The Entire Project Gutenberg Works of Mark Twain eBook
Mark Twain
We sailed, and from that hour all idling ceased.
Such another system of overhauling, general littering
of cabins and packing of trunks we had not seen since
we let go the anchor in the harbor of Beirout.
Every body was busy. Lists of all purchases
had to be made out, and values attached, to facilitate
matters at the custom-house. Purchases bought
by bulk in partnership had to be equitably divided,
outstanding debts canceled, accounts compared, and
trunks, boxes and packages labeled. All day long
the bustle and confusion continued.
And now came our first accident. A passenger
was running through a gangway, between decks, one
stormy night, when he caught his foot in the iron
staple of a door that had been heedlessly left off
a hatchway, and the bones of his leg broke at the
ancle. It was our first serious misfortune.
We had traveled much more than twenty thousand miles,
by land and sea, in many trying climates, without
a single hurt, without a serious case of sickness
and without a death among five and sixty passengers.

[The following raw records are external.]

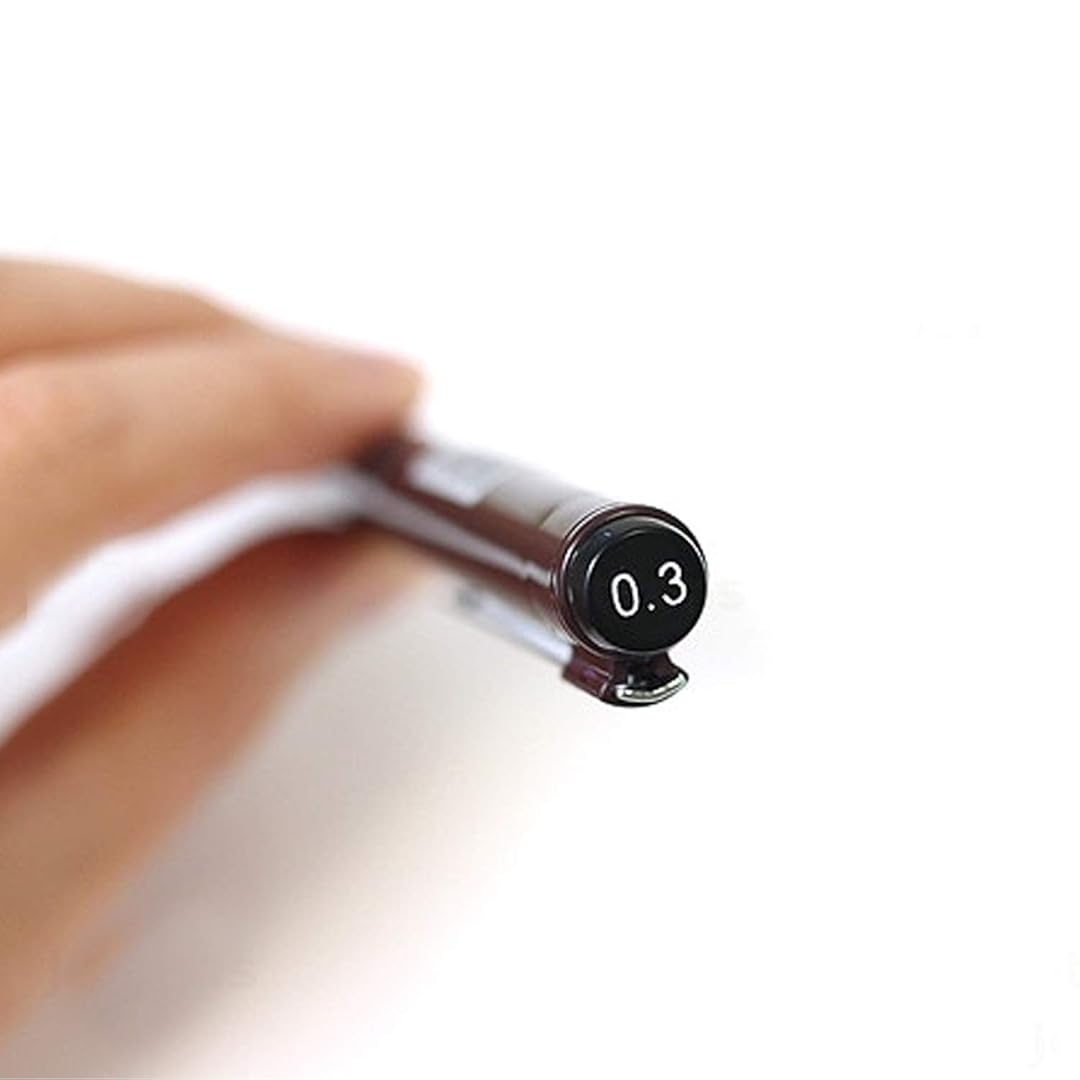 Close-up of a Rotring Tikky Graphic Fineliner with a 0.3mm tip, showing the pen's tip and a hand holding it.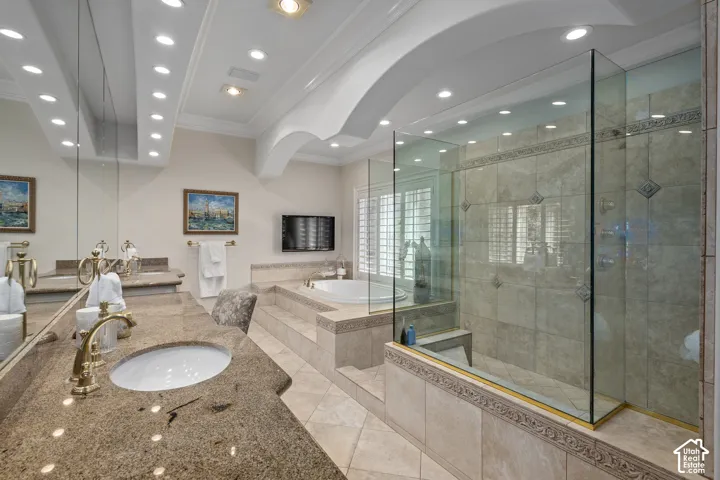 Full bathroom with vanity, crown molding, a garden tub, a shower stall, and light tile patterned floors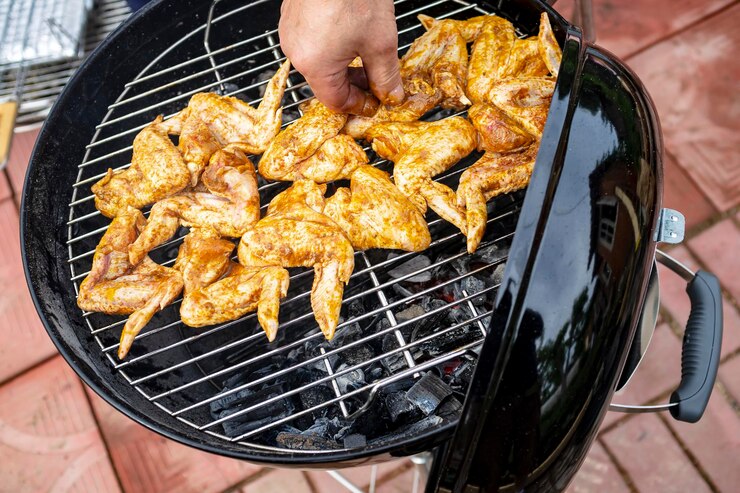 Foto as mãos do homem impõem asas de frango na grelha ao ar livre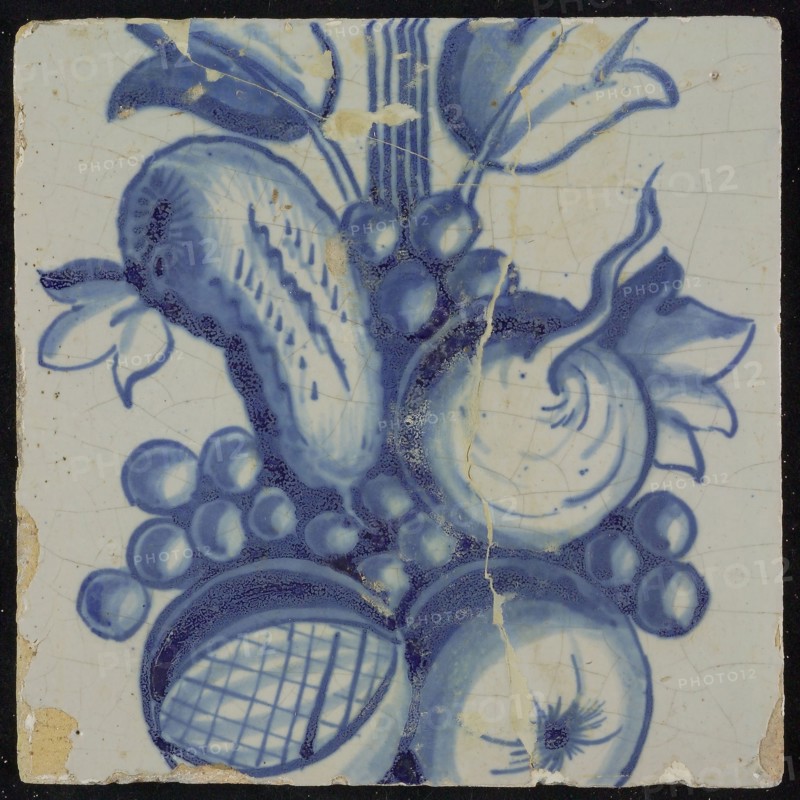 Tile of chimney pilaster, blue on white, part of up and down continuous representation with fruits, including pomegranate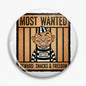 Inmate cartoon pinback button with smiley prisoner, jail bars, 'MOST WANTED' and 'REWARD' text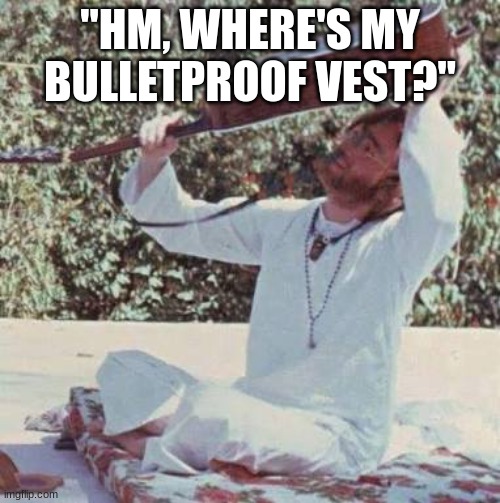 Hmmm I wonder where it is | "HM, WHERE'S MY BULLETPROOF VEST?" | image tagged in john lennon searching,john lennon,the beatles | made w/ Imgflip meme maker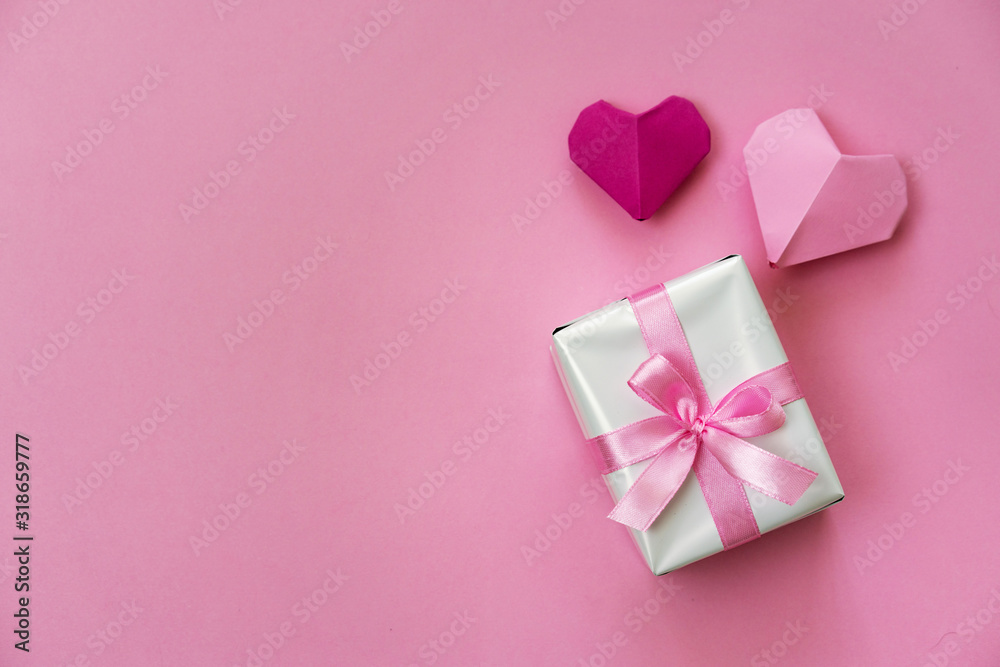 Valentine's Day romantic flat lay photo with a gift box and ribbon, origami hearts on pink background.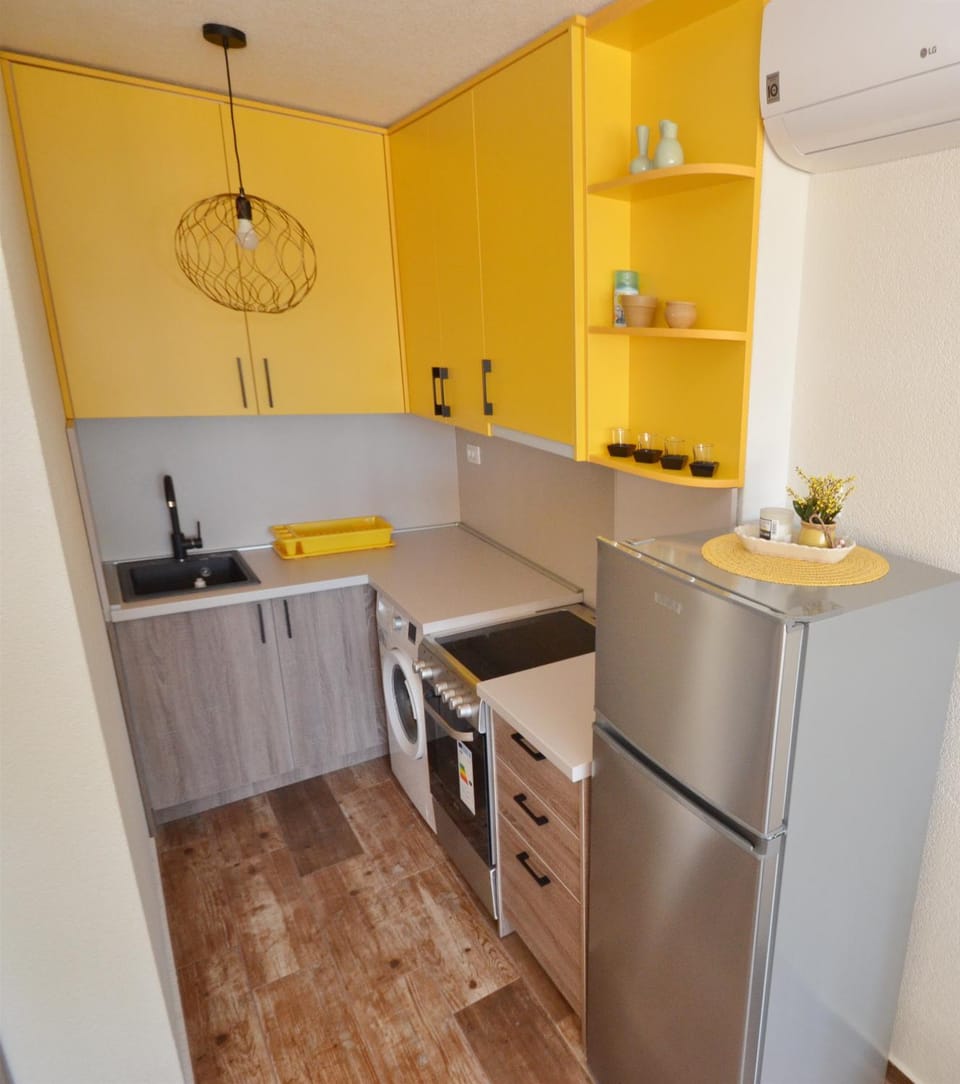 Kitchen or kitchenette, oven, stove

Our good fortune had been wonderful. A sailor
had jumped overboard at Constantinople one night,
and was seen no more, but it was suspected that his
object was to desert, and there was a slim chance,
at least, that he reached the shore. But the
passenger list was complete. There was no name
missing from the register.
At last, one pleasant morning, we steamed up the harbor
of New York, all on deck, all dressed in Christian
garb—by special order, for there was a
latent disposition in some quarters to come out as
Turks—and amid a waving of handkerchiefs
from welcoming friends, the glad pilgrims noted the
shiver of the decks that told that ship and pier had
joined hands again and the long, strange cruise was
over. Amen.
CHAPTER LXI.
In this place I will print an article which I wrote
for the New York Herald the night we arrived.
I do it partly because my contract with my publishers
makes it compulsory; partly because it is a proper,
tolerably accurate, and exhaustive summing up of the
cruise of the ship and the performances of the pilgrims
in foreign lands; and partly because some of the passengers
have abused me for writing it, and I wish the public
to see how thankless a task it is to put one’s
self to trouble to glorify unappreciative people.
I was charged with “rushing into print”
with these compliments. I did not rush.
I had written news letters to the Herald sometimes,
but yet when I visited the office that day I did not
say any thing about writing a valedictory. I
did go to the Tribune office to see if such an article
was wanted, because I belonged on the regular staff
of that paper and it was simply a duty to do it.
The managing editor was absent, and so I thought
no more about it. At night when the Herald’s
request came for an article, I did not “rush.”